:: BRANO ::
---*---

Albania Il Caso Terrusi 4

Giuseppe Terrusi ancora, dopo 50 anni, non ha avuto quello che gli appartiene

“Alcuni di loro si sono fisicamente alzati in piedi; molti di più, nonostante la selvaggia, dura e lunga dittatura, “si sono alzati in piedi” dopo la morte, e il loro onore calpestato e la loro dignità disprezzata, anche se tardi, hanno trovato il posto che meritano, quello dei martiri della democrazia. Giuseppe Terrusi è venuto con onore e dignità a versare il suo sudore qui, ad offrire i frutti della sua conoscenza, a prestare il suo lavoro per il bene del progresso del paese e del vicino popolo albanese, ma ha trovato un dittatore mostro che lo ha ricompensato con l’arresto, le torture , le sparatorie e le prigioni. Il caso di Terrusi conferma un’altra dolorosa sentenza: “Anche se dai del latte al serpente, questo sputa solo veleno”. Purtroppo questo veleno è un serpente pericoloso come il dittatore Hoxha, che il 2 marzo 1952 aggiunge alla vergogna albanese anche il martire italiano del carcere di Burrel Giuseppe Terrusi. I dittatori credono di fare la storia, ma la storia si fa. A noi resta solo il compito di scriverla, anzi, se siamo onesti e capaci, di scriverla giusta. Questo ci dimostra benissimo il libro in questione, "Ritorno al Paese delle Aquile", che mette in luce la verità circa cinque decenni dopo il verificarsi dell'evento, dando quello che spetta al martire per l’ingiustizia del suo martirio ma anche al dittatore per l’infamia della sua dittatura.

Senza dubbio, in questo caso, parte del sacrificio è la famiglia stessa, la moglie che si separa per sempre dal marito e il figlio che cresce orfano con un padre vivo in un paese straniero, e poi sepolto da qualche parte nei pressi di un ciliegio, in una città straniera e lontana di nome Burrel.

---*---

:: ESERCIZI ::
1. Stabilisci se ciascuna affermazione concorda con il brano sul caso Terrusi, rispondendo sì o no e citando alla lettera le parole del brano che lo dimostrano: (a) il libro citato si intitola "Ritorno al Paese delle Aquile"; (b) il libro porta alla luce la verità circa dieci anni dopo l'evento; (c) Terrusi fu sepolto nei pressi di un ciliegio a Burrel.
2. Estrai dal brano sul caso Terrusi il passo compreso tra "Senza dubbio, in" e "di nome Burrel.", estremi inclusi.
Si faccia riferimento esclusivamente al brano.

:: Dati sulle relazioni spaziali ::

---*---

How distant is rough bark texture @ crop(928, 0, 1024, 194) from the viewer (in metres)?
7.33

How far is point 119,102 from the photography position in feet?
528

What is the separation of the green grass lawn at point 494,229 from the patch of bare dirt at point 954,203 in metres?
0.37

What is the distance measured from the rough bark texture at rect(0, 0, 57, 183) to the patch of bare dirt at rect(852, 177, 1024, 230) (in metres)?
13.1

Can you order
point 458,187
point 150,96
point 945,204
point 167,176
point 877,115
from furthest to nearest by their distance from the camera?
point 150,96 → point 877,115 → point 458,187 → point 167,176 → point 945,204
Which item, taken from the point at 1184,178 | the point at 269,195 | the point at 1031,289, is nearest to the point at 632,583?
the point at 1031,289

---*---

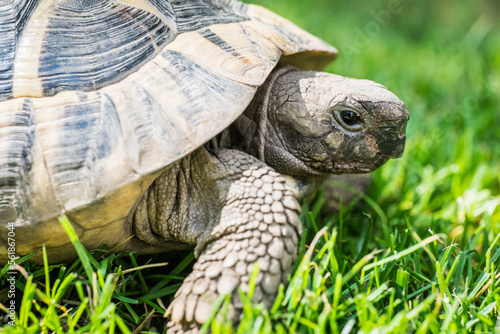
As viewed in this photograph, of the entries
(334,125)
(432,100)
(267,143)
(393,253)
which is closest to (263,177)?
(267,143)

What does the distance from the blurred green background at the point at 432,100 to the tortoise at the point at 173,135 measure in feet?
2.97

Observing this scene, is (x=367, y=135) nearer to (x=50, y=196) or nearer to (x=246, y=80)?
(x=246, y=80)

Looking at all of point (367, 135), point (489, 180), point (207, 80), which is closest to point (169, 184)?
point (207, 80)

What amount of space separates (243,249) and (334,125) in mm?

---*---

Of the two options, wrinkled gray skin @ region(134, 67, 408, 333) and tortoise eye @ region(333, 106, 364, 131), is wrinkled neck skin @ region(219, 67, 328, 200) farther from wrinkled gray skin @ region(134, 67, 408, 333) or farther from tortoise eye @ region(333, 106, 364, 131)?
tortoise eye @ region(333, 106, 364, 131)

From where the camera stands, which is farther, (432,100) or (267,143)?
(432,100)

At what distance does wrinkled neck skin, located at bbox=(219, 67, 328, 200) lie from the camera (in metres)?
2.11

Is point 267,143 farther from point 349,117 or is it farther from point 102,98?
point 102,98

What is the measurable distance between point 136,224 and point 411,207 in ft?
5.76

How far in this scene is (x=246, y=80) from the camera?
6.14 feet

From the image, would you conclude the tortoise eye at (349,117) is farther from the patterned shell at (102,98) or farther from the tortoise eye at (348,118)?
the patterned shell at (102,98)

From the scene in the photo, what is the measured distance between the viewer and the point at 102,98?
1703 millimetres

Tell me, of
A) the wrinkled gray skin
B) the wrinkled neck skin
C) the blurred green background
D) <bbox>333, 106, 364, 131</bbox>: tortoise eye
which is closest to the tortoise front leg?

---*---

:: SOLUZIONI ::
1.
(a) Sì: "il libro in questione, "Ritorno al Paese delle Aquile", che mette in luce la verità"
(b) No: "circa cinque decenni dopo il verificarsi dell'evento"
(c) Sì: "sepolto da qualche parte nei pressi di un ciliegio, in una città straniera e lontana di nome Burrel"

2.
Senza dubbio, in questo caso, parte del sacrificio è la famiglia stessa, la moglie che si separa per sempre dal marito e il figlio che cresce orfano con un padre vivo in un paese straniero, e poi sepolto da qualche parte nei pressi di un ciliegio, in una città straniera e lontana di nome Burrel.